Scandale H2O : le gendarme boursier inflige une amende record de 93 millions d’euros

Publié le 3 janv. 2023 à 19:40Mis à jour le 3 janv. 2023 à 19:46

La Commission des sanctions de l’Autorité des marchés financiers (AMF) vient de rendre son verdict dans l’affaire H2O AM, le gérant d’actifs dans la tourmente depuis deux ans, après avoir dû geler sept de ses fonds, dans lesquels sont encore piégés des milliers d’épargnants français. Et l’addition s’avère élevée pour la star déchue de la gestion londonienne, encore en partie détenue par Natixis IM et ses dirigeants.

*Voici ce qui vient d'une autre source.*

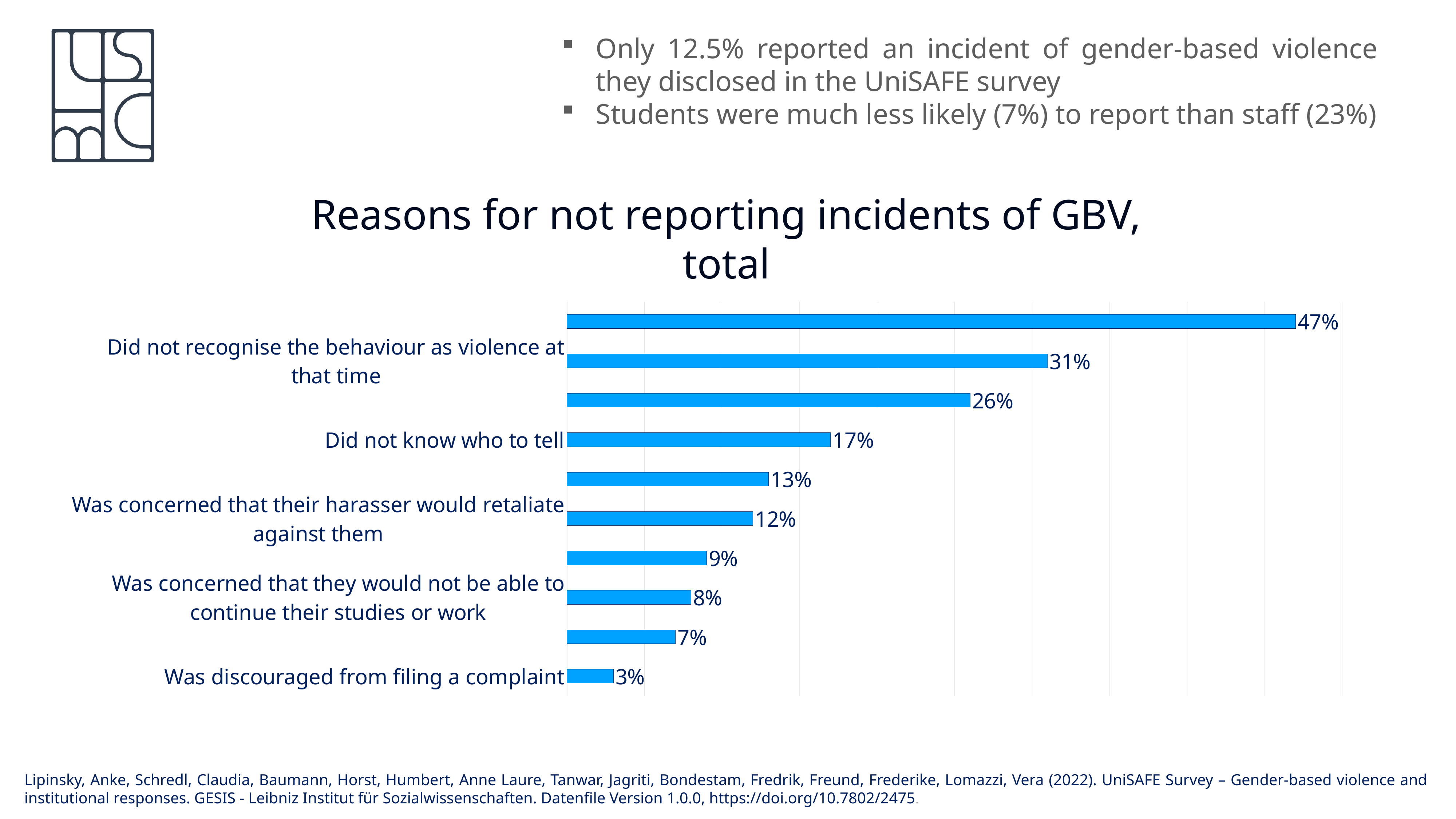
What is the title of the chart? Reasons for not reporting incidents of GBV, total What is the largest value shown on the chart? 47% How many bars are plotted on the chart? 10 What is the difference between the values for "Did not recognise the behaviour as violence at that time" and "Did not know who to tell"? 14 percentage points Which is larger: the value for "Was concerned that their harasser would retaliate against them" or "Was concerned that they would not be able to continue their studies or work"? Was concerned that their harasser would retaliate against them What is the value for "Did not know who to tell"? 17% Which labelled category has the lowest value? Was discouraged from filing a complaint What kind of chart is shown on the slide? bar chart What is the value for "Did not recognise the behaviour as violence at that time"? 31% What is the value for "Was concerned that their harasser would retaliate against them"? 12% What is the value for "Was concerned that they would not be able to continue their studies or work"? 8% What is the value for "Was discouraged from filing a complaint"? 3%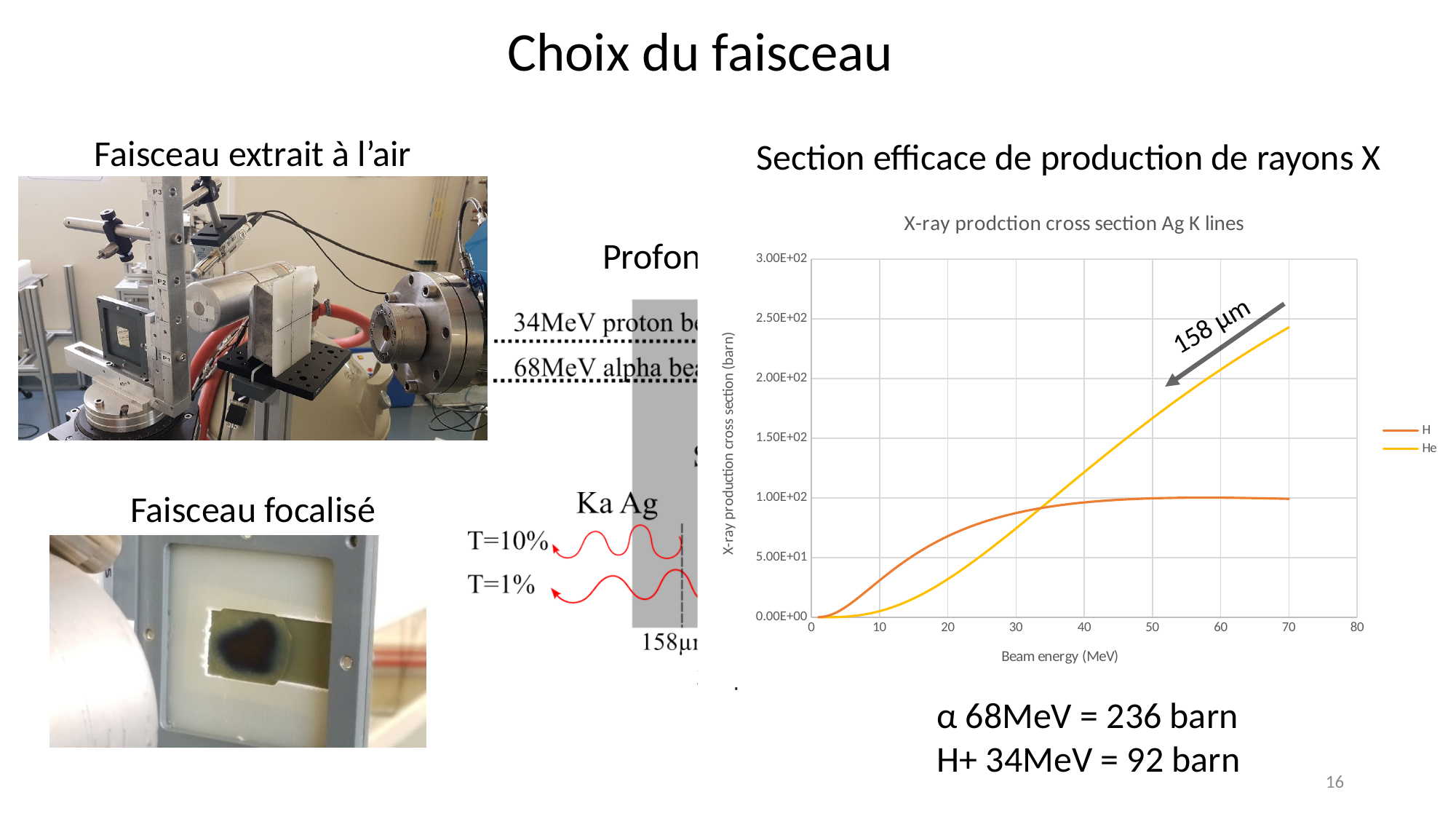
In the 'X-ray prodction cross section Ag K lines' chart, is the He value at 20 MeV greater or less than 5.00E+01? less In the 'X-ray prodction cross section Ag K lines' chart, which series has the higher value at 60 MeV, H or He? He According to the text below the 'X-ray prodction cross section Ag K lines' chart, what is the cross section for α at 68MeV? 236 barn In the 'X-ray prodction cross section Ag K lines' chart, which series has the higher value at 20 MeV, H or He? H In the 'X-ray prodction cross section Ag K lines' chart, does the He series rise or fall as beam energy increases? rise In the 'X-ray prodction cross section Ag K lines' chart, is the H value at 70 MeV greater or less than 1.50E+02? less What type of chart is shown under 'Section efficace de production de rayons X'? line chart In the 'X-ray prodction cross section Ag K lines' chart, is the H value at 20 MeV greater or less than 5.00E+01? greater What are the two series named in the legend of the 'X-ray prodction cross section Ag K lines' chart? H and He How many series does the legend of the 'X-ray prodction cross section Ag K lines' chart list? 2 What is the x-axis label of the 'X-ray prodction cross section Ag K lines' chart? Beam energy (MeV)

Le juge de l’AMF vient d’infliger à la société la sanction record de 75 millions d’euros. Contre Bruno Crastes, dirigeant général de H2O AM, il a prononcé l’amende maximale prévue par la loi contre une personne physique, soit 15 millions d’euros. Quant à Vincent Chailley, responsable des investissements, il devra payer 3 millions d’euros au Trésor Public.

Le montant de ces sanctions est exactement celui qui avait été requis par le Collège de l’AMF, équivalent du Procureur, fin novembre, lors de l’audition des mis en cause.

Sanctions disciplinaires

Ces amendes sont toutes assorties de sanctions disciplinaires. Celle à l’encontre de H2O AM s’accompagne d’un blâme. Bruno Crastes se voit quant à lui interdire d’exercer son activité de gérant pendant cinq ans – directement ou par délégation – mais aussi de « dirigeant d’une société de placements collectifs ou d’une société de gestion d’un autre Etat membre de l’Union européenne ayant une succursale ou fournissant des services en France, qui gèrent un ou plusieurs OPCVM ou fonds d’investissement alternatifs ». Vincent Chailley écope, pour sa part, d’un blâme en plus de son amende.

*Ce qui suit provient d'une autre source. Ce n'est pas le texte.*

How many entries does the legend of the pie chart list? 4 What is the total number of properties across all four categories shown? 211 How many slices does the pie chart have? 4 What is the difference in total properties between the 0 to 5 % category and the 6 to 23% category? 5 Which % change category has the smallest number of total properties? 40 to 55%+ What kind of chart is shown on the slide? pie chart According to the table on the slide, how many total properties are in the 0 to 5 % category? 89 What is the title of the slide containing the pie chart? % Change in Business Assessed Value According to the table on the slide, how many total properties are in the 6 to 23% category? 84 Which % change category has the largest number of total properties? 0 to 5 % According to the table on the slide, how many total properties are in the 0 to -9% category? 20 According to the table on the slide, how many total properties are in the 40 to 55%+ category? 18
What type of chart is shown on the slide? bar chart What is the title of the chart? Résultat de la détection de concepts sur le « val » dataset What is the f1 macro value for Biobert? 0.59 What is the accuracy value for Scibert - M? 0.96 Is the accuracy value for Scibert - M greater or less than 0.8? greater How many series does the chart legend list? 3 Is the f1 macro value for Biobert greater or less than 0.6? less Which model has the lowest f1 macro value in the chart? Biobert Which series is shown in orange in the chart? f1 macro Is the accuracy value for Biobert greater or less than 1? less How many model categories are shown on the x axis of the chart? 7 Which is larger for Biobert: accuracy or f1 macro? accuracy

Jusqu’à présent, le record de la plus forte amende (32 millions d’euros) était détenu par Amundi. Elle lui avait été infligée pour manipulation de cours sur le marché des contrats à terme sur l’Euro STOXX 50.

Tous les griefs qui avaient été notifiés par le Collège de l’AMF ont été retenus. Le juge de l’AMF a estimé que H2O AM avait investi pour le compte de certains de ses OPCVM dans des titres financiers émis par des sociétés du groupe Tennor, lié au sulfureux homme d’affaires allemand Lars Windhorst , alors que ceux-ci n’étaient pas éligibles à l’actif des fonds. Et ce, pour trois raisons.

D’abord, le défaut de liquidité de ces instruments financiers compromettait la capacité des OPCVM à honorer les demandes de rachat des porteurs et H2O AM n’avait pas pris en compte de façon appropriée ce risque de liquidité au moment des investissements.

Ensuite, ces titres financiers n’entraient pas dans le cadre de la politique d’investissement fixée par les prospectus des fonds à défaut d’être notés par une agence de notation ou d’être émis par un émetteur noté par une agence de notation.

Enfin, H2O AM ne disposait pas d’informations suffisantes pour valoriser ces instruments financiers de façon fiable.

Ratio d’emprise

La Commission des sanctions a également estimé que H2O AM n’avait pas respecté le ratio d’investissement dit « ratio d’emprise » applicable à ces OPCVM, dès lors que certains d’entre eux ont détenu plus de 10 % de titres de créance émis par un même émetteur du groupe Tennor.

Le gendarme des marchés s’est aussi prononcé sur les investissements réalisés dans le cadre d’opérations consistant en un achat immédiat couplé à une vente à terme de titres, à une date et un prix convenus d’avance (opérations dites de « buy & sell back »). Le juge de l’AMF a considéré que H2O AM avait réalisé ces opérations ayant pour sous-jacents des titres financiers émis par des sociétés du groupe Tennor alors qu’ils n’étaient pas éligibles à l’actif des OPCVM.

Ordre de bataille

Cette décision pourrait avoir d’autres conséquences judiciaires. Elle est capitale pour les porteurs de parts dont l’argent est bloqué dans des fonds gelés investis en obligations illiquides du groupe Tennor. Ces derniers, qui se sont mis en ordre de bataille, entendent bien s’appuyer sur cette condamnation pour obtenir réparation du préjudice subi devant la justice. Les produits ont été vendus par des conseillers en gestion de patrimoine (CGP), des banques et des assureurs, notamment dans des contrats d’assurance-vie.

Cette décision de la Commission des sanctions contre H2O AM et ses dirigeants peut faire l’objet d’un recours.